**MATERIAL FOR THIS EXERCISE:**

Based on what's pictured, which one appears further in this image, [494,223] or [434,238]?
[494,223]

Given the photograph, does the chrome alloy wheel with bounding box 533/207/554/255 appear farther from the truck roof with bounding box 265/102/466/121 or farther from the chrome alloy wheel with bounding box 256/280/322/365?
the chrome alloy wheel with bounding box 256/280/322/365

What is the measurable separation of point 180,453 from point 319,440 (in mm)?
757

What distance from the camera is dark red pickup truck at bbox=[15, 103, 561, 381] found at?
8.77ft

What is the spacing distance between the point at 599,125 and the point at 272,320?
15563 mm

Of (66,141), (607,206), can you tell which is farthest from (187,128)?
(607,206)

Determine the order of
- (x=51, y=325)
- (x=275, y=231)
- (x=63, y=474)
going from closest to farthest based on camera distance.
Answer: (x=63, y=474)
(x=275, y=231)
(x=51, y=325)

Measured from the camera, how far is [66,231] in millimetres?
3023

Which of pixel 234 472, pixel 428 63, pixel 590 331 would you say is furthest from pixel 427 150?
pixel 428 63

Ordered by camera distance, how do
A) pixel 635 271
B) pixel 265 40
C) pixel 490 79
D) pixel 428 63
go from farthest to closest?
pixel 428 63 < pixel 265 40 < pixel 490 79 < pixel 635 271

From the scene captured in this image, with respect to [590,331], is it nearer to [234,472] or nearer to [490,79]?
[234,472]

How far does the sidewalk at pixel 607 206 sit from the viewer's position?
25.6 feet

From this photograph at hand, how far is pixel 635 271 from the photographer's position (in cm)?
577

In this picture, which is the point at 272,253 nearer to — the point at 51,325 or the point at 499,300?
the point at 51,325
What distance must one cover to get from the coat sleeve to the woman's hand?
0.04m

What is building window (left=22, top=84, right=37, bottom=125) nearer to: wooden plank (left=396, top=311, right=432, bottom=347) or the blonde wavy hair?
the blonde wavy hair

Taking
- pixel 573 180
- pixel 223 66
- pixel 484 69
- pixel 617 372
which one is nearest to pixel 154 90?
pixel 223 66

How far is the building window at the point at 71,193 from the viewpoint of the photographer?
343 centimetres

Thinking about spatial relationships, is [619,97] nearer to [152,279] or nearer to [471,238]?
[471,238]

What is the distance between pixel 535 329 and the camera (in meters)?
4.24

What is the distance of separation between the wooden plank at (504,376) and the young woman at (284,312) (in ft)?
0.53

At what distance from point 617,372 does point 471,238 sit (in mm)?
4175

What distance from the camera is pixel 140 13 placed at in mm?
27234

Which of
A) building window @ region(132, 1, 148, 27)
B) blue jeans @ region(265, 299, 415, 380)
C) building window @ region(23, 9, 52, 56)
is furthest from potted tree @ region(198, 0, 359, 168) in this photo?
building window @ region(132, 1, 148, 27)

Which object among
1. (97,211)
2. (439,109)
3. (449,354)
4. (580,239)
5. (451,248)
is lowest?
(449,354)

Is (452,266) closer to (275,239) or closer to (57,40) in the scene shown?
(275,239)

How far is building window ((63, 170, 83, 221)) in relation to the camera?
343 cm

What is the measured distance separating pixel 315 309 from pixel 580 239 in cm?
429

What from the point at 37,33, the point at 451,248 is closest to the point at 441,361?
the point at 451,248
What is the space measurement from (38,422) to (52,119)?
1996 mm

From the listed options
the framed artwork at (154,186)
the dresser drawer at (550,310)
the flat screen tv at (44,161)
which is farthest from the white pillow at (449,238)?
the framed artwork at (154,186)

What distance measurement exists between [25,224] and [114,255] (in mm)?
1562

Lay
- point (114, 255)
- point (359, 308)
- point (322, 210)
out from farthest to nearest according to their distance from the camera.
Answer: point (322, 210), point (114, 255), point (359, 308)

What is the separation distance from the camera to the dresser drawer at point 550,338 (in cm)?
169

**EXERCISE OBJECTIVE:** Print from the line containing "How far is building" to the last line above, exactly as written.

**FINISHED EXERCISE:**
How far is building window ((63, 170, 83, 221)) in relation to the camera?
343 cm

What is the measured distance separating pixel 315 309 from pixel 580 239 in cm?
429

What from the point at 37,33, the point at 451,248 is closest to the point at 441,361?
the point at 451,248
What is the space measurement from (38,422) to (52,119)?
1996 mm

From the listed options
the framed artwork at (154,186)
the dresser drawer at (550,310)
the flat screen tv at (44,161)
which is farthest from the white pillow at (449,238)?
the framed artwork at (154,186)

What distance measurement exists between [25,224] and [114,255] (in mm)?
1562

Lay
- point (114, 255)
- point (359, 308)
- point (322, 210)
out from farthest to nearest according to their distance from the camera.
Answer: point (322, 210), point (114, 255), point (359, 308)

What is the separation distance from the camera to the dresser drawer at point 550,338 (in cm)?
169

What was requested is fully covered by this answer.